Il farsetto del pittore è ornato dalla Croce di Santiago, segno distintivo dell’Ordine di Santiago, antico ordine militare-religioso all’epoca passato sotto l’amministrazione della corona spagnola.
Ma come mai compare quel simbolo in un dipinto del 1656, dal momento che Velázquez fu nominato cavaliere dell’Ordine di Santiago solo tre anni dopo, nel 1659?
Alcuni studiosi affermano che fu lo stesso re Filippo IV a dipingere la prestigiosa onorificenza sul petto dell’artista, affinché fosse riconosciuta dai posteri la sua preminente funzione di intellettuale. Altri suggeriscono che non vi sia una sovrapposizione di colori, quindi la croce farebbe parte del dipinto originale. Quindi o Velázquez si ritrasse nella sua ambizione di entrare a far parte dell’Ordine, oppure completò l’opera nel 1659, quando era già stato nominato cavaliere.
Non esiste una conclusione certa, ma sappiamo che entrare nell’Ordine di Santiago era una delle aspirazioni più ambite dagli uomini del tempo.

Sicuramente Velázquez si dovette dare molto da fare per ottenere tale privilegio.
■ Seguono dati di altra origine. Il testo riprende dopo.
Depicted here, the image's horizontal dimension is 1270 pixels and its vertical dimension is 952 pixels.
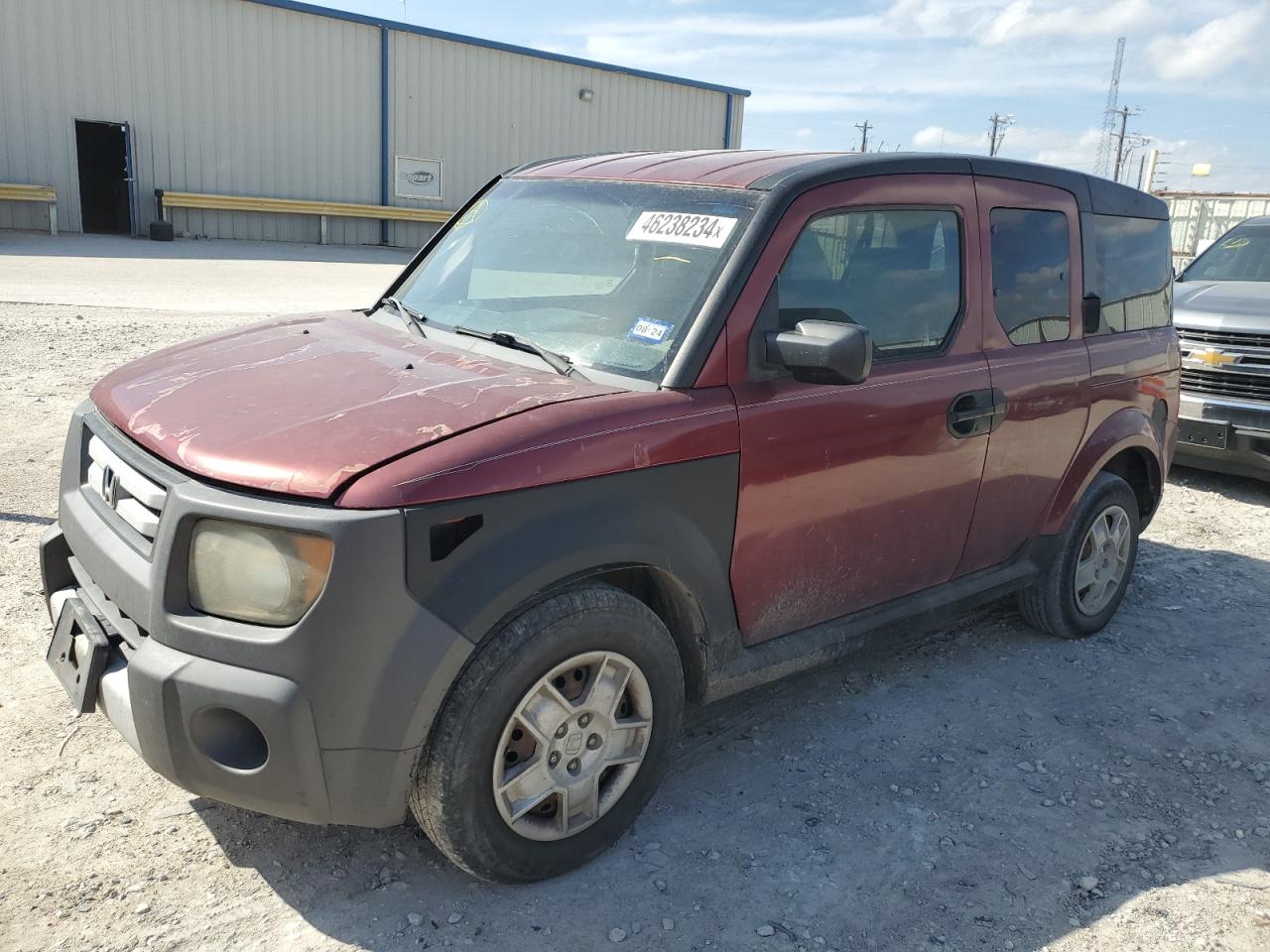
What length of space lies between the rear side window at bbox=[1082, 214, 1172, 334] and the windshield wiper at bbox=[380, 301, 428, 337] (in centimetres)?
277

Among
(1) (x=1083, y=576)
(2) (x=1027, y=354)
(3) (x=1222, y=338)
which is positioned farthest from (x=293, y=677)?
(3) (x=1222, y=338)

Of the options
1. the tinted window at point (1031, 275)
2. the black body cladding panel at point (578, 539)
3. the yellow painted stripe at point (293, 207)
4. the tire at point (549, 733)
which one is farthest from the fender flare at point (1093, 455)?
the yellow painted stripe at point (293, 207)

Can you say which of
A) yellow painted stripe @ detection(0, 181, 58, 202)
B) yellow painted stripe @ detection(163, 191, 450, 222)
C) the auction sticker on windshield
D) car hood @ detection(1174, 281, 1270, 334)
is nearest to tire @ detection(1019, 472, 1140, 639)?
the auction sticker on windshield

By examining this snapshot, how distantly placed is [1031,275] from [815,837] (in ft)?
7.66

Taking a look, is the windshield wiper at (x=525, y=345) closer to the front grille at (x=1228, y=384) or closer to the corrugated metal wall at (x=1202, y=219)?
the front grille at (x=1228, y=384)

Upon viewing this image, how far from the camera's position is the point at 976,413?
3695mm

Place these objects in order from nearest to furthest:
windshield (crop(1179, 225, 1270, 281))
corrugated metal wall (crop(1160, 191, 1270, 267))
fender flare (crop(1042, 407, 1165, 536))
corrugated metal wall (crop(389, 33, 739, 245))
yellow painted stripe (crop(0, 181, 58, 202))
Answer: fender flare (crop(1042, 407, 1165, 536)) → windshield (crop(1179, 225, 1270, 281)) → yellow painted stripe (crop(0, 181, 58, 202)) → corrugated metal wall (crop(1160, 191, 1270, 267)) → corrugated metal wall (crop(389, 33, 739, 245))

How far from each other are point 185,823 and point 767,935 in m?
1.68

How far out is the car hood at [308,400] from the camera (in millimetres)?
2404

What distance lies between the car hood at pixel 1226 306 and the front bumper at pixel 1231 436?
51 centimetres

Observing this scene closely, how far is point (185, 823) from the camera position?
296 cm

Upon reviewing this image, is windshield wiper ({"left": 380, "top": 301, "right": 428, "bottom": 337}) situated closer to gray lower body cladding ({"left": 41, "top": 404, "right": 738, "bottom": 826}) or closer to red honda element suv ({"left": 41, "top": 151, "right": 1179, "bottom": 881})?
red honda element suv ({"left": 41, "top": 151, "right": 1179, "bottom": 881})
Gli statuti erano elitari e molto stringenti, richiedendo requisiti quali la nobiltà di sangue, l’antica origine cristiana e un reddito non proveniente da lavori manuali, tutte caratteristiche che egli non possedeva. Velázquez si adoperò per trovare dei testimoni volti a sostenere la limpidezza delle sue radici e che la sua arte non era motivata da fini economici, essendo egli non un pittore di mestiere ma il pittore del re, quindi non coinvolto nella vile pratica della vendita dei suoi dipinti.
Non sapremo mai come sono andate veramente le cose, tuttavia è evidente uno stretto rapporto tra il conseguimento del cavalierato di Santiago e Las Meninas. Non era infatti mai accaduto che la figura di un pittore (anche se maresciallo di palazzo) fosse inserita in un ritratto della più intima cerchia familiare del re e tanto più logico appare quindi ch’egli, nell’occasione, venisse nobilitato con un riconoscimento ancora più autorevole.

Las Meninas costituisce uno dei più grandi e stravolgenti capolavori del barocco. A prima vista ci appare come una semplice istantanea di corte, ma, indugiando nell’osservazione, prende forma nella superficie tutta una vita misteriosa: emergono i colori, una figura dopo l’altra acquista consistenza, alcune paiono sul punto di voltarsi, gli occhi e i lineamenti sembrano muoversi. La cornice d’oro assume i contorni di uno specchio magico che annulla i secoli, un occhio puntato su tempi lontani che ci rivela gli abitanti di quell’antica dimora, così vivi e presenti di fronte a noi. Come disse Luca Giordano a Carlo II: “Señor, questa è la teologia della pittura.”